Spatial relationship records:
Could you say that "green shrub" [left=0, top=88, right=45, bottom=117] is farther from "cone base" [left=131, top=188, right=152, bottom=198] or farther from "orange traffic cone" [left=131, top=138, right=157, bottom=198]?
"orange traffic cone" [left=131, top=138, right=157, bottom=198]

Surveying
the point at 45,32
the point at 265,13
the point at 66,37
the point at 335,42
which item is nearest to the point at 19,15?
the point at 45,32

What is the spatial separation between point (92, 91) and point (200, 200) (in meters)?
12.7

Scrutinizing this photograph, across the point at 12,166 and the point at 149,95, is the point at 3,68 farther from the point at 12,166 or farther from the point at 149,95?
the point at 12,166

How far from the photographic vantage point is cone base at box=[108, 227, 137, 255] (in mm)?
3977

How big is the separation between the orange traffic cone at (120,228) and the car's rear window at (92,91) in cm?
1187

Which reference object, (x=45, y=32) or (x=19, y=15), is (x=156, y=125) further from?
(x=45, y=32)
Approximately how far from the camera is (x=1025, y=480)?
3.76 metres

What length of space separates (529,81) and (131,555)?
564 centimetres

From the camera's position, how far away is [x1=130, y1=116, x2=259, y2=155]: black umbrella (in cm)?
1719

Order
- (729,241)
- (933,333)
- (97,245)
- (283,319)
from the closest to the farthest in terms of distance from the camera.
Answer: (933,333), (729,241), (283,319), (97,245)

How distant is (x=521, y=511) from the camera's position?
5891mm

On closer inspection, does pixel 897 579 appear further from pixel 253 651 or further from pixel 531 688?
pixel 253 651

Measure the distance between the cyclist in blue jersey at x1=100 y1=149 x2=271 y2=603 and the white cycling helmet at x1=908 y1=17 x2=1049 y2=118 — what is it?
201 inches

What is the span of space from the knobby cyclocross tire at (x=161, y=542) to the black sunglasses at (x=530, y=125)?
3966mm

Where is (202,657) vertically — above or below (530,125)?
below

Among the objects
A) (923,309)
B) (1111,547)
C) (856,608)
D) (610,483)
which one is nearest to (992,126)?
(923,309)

- Task instructions: Copy the material above word for word, from start to finish.

- Answer to this exercise:
Could you say that "green shrub" [left=0, top=88, right=45, bottom=117] is farther from "cone base" [left=131, top=188, right=152, bottom=198] or farther from "orange traffic cone" [left=131, top=138, right=157, bottom=198]?
"orange traffic cone" [left=131, top=138, right=157, bottom=198]

Surveying
the point at 45,32
the point at 265,13
the point at 66,37
the point at 335,42
which item is nearest to the point at 19,15?
the point at 45,32

What is the spatial separation between point (92, 91) and point (200, 200) (in meters)?
12.7

Scrutinizing this photograph, across the point at 12,166 and the point at 149,95, is the point at 3,68 farther from the point at 12,166 or farther from the point at 149,95?
the point at 12,166

How far from the photographic vantage point is cone base at box=[108, 227, 137, 255] (in mm)?
3977

How big is the separation between the orange traffic cone at (120,228) and the car's rear window at (92,91) in cm?
1187

Which reference object, (x=45, y=32) or (x=19, y=15), is (x=156, y=125) further from?
(x=45, y=32)
Approximately how far from the camera is (x=1025, y=480)?
3.76 metres

What length of space separates (529,81) and (131,555)?
564 centimetres

From the camera's position, how far away is [x1=130, y1=116, x2=259, y2=155]: black umbrella (in cm)?
1719

Order
- (729,241)
- (933,333)
- (97,245)
- (283,319)
from the closest to the farthest in terms of distance from the camera.
Answer: (933,333), (729,241), (283,319), (97,245)

How distant is (x=521, y=511) from the camera's position?
5891mm

On closer inspection, does pixel 897 579 appear further from pixel 253 651 or further from pixel 531 688?
pixel 253 651

Measure the distance between the cyclist in blue jersey at x1=100 y1=149 x2=271 y2=603 and the white cycling helmet at x1=908 y1=17 x2=1049 y2=118 — what is it?
201 inches

What is the span of space from the knobby cyclocross tire at (x=161, y=542) to the black sunglasses at (x=530, y=125)?
3966mm

Where is (202,657) vertically — above or below (530,125)?
below

Among the objects
A) (923,309)
B) (1111,547)
C) (856,608)
D) (610,483)
which one is nearest to (992,126)?
(923,309)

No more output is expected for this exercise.